======== Information ========
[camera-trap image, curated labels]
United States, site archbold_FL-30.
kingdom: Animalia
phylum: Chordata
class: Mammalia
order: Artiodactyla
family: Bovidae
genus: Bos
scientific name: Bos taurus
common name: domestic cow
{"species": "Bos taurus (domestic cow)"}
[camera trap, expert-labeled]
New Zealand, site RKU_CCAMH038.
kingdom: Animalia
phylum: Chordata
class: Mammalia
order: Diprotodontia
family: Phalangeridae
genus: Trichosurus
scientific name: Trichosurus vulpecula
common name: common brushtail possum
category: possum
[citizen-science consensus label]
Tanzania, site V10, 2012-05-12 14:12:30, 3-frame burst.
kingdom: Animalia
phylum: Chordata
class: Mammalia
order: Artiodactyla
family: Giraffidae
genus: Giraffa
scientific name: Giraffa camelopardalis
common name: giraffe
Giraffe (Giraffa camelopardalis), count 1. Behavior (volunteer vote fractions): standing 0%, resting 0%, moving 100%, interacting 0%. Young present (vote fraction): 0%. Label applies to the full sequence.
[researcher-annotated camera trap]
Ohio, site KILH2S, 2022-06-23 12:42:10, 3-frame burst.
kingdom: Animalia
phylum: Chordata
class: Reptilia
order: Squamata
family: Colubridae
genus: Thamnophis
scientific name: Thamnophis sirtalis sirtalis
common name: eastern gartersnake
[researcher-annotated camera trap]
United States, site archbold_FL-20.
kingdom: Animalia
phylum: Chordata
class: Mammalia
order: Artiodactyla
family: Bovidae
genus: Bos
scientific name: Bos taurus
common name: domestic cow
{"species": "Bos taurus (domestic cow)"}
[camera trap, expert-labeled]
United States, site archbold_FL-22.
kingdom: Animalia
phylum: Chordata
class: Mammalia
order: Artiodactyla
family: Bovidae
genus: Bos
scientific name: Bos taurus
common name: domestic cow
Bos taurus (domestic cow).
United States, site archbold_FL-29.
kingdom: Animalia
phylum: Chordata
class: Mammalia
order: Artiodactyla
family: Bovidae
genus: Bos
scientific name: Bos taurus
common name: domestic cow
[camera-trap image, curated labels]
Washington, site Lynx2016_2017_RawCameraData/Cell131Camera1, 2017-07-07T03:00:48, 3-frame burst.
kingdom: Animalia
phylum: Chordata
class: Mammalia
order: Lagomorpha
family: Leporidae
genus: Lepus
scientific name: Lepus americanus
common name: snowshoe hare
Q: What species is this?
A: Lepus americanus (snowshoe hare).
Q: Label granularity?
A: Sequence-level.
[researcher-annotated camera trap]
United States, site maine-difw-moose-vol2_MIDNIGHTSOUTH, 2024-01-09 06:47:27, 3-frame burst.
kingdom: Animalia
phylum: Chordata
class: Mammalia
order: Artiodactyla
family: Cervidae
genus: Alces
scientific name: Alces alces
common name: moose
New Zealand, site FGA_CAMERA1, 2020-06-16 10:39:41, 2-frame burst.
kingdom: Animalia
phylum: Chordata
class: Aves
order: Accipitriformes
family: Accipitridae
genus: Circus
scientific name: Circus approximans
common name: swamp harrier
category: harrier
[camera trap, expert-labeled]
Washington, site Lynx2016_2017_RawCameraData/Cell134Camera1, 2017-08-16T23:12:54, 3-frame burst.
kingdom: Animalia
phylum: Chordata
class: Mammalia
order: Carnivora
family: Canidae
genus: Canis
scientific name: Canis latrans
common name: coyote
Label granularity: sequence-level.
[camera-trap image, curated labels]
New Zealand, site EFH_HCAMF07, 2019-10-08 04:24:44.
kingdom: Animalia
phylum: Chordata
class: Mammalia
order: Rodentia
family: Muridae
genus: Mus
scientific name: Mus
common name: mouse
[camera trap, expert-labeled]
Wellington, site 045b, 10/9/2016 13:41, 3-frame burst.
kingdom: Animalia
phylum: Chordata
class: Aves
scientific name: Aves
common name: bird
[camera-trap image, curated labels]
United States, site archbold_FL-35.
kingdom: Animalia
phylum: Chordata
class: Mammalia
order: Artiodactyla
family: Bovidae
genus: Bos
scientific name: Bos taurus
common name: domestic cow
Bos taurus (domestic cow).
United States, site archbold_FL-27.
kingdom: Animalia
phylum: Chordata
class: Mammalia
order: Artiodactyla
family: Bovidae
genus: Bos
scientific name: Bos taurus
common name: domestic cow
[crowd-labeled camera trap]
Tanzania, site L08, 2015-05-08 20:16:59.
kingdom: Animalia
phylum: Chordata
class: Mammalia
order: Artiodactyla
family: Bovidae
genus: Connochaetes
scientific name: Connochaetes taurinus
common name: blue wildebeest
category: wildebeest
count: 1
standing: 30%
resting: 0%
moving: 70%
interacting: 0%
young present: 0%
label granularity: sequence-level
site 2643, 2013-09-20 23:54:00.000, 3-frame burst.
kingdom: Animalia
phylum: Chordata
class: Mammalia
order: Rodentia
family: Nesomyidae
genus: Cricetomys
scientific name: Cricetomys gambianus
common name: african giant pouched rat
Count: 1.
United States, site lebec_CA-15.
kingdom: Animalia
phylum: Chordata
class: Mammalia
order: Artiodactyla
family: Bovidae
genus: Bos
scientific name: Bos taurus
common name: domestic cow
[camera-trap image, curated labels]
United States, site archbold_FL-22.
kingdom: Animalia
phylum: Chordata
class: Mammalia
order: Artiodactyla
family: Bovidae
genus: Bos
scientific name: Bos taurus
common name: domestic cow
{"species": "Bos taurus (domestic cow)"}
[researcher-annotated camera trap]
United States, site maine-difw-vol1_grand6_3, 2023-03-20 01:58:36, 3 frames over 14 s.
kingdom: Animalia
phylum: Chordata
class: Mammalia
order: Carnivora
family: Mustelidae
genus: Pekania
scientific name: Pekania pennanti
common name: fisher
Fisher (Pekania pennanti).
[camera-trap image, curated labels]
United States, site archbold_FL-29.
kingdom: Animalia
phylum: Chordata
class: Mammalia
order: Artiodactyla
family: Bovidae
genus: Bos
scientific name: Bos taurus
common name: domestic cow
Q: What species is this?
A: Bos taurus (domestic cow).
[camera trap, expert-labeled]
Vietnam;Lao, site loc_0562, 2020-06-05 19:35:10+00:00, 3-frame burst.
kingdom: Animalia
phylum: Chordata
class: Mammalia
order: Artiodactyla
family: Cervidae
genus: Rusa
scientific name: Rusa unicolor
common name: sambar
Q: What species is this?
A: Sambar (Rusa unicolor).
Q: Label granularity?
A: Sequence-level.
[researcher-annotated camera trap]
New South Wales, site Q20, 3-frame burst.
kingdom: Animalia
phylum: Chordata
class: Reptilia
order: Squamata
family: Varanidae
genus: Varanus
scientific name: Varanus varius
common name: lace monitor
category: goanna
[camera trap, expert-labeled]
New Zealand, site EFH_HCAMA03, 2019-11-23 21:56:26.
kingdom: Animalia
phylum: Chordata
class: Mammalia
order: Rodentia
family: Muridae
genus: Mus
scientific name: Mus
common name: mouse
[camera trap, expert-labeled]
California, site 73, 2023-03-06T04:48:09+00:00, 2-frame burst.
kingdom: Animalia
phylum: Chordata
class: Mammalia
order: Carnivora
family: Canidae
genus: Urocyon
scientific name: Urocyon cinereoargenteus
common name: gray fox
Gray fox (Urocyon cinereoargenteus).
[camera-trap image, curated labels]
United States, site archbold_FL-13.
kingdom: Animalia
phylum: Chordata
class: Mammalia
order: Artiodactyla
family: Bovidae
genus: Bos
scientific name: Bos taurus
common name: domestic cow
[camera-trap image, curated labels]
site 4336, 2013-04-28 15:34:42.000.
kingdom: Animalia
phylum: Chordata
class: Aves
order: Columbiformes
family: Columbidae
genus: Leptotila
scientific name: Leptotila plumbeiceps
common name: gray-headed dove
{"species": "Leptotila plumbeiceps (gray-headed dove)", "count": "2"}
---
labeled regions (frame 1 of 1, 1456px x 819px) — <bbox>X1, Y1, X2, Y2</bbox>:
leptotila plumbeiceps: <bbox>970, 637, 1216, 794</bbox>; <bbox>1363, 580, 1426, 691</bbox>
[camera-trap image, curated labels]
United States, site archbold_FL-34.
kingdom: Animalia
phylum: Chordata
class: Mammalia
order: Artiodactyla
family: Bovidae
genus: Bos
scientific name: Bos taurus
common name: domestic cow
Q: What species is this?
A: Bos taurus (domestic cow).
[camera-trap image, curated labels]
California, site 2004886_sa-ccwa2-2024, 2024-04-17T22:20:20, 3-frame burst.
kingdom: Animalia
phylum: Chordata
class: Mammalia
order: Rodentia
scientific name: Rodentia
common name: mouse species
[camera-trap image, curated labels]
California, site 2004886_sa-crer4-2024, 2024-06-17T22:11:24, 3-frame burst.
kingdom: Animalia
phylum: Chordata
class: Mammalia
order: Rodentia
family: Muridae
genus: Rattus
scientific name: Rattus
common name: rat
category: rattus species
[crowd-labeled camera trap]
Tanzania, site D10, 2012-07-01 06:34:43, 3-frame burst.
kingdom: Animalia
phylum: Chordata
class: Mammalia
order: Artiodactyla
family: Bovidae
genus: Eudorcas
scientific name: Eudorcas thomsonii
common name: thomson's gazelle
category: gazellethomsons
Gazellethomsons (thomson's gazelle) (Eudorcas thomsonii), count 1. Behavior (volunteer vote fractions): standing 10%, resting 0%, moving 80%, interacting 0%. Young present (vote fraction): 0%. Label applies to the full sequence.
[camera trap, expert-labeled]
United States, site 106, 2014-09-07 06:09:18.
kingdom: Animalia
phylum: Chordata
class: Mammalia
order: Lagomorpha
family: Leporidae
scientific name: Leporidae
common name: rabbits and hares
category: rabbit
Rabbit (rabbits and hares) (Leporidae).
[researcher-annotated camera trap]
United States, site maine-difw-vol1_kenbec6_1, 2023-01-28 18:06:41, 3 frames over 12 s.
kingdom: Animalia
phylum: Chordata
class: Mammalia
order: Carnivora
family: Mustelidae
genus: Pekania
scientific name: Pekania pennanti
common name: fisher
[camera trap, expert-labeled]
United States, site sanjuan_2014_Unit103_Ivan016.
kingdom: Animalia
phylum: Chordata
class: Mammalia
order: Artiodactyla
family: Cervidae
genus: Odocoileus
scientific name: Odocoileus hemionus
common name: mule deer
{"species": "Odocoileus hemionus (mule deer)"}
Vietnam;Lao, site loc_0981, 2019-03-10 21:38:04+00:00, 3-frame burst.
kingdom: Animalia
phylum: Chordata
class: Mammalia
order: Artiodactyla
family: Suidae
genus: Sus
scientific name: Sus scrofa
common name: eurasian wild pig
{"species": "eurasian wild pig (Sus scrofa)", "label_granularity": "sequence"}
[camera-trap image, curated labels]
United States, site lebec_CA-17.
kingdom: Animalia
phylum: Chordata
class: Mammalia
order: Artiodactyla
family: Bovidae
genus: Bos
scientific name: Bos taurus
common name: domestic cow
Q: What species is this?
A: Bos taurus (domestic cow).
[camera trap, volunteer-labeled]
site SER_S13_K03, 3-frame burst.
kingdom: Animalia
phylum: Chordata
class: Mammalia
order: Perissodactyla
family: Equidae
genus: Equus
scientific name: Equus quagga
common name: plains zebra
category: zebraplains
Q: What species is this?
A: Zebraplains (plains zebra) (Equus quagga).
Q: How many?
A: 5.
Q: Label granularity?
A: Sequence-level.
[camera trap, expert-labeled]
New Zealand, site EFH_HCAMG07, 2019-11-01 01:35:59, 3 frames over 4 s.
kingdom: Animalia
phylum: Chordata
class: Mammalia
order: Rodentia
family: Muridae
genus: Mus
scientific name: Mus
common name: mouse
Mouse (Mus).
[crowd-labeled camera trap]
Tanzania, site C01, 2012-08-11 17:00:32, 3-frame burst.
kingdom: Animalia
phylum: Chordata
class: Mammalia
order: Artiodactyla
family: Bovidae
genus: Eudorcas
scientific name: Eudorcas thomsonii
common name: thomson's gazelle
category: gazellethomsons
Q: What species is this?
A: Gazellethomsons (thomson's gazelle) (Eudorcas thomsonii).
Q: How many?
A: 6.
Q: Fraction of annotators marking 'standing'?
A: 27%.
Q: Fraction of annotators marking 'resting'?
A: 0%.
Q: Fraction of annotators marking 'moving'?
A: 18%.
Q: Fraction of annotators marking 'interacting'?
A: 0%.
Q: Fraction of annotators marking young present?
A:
========
§ **Work order**
In the records above, how many lines contain the word "scrofa"? Give the number alone.

§ **Answer to the exercise**
2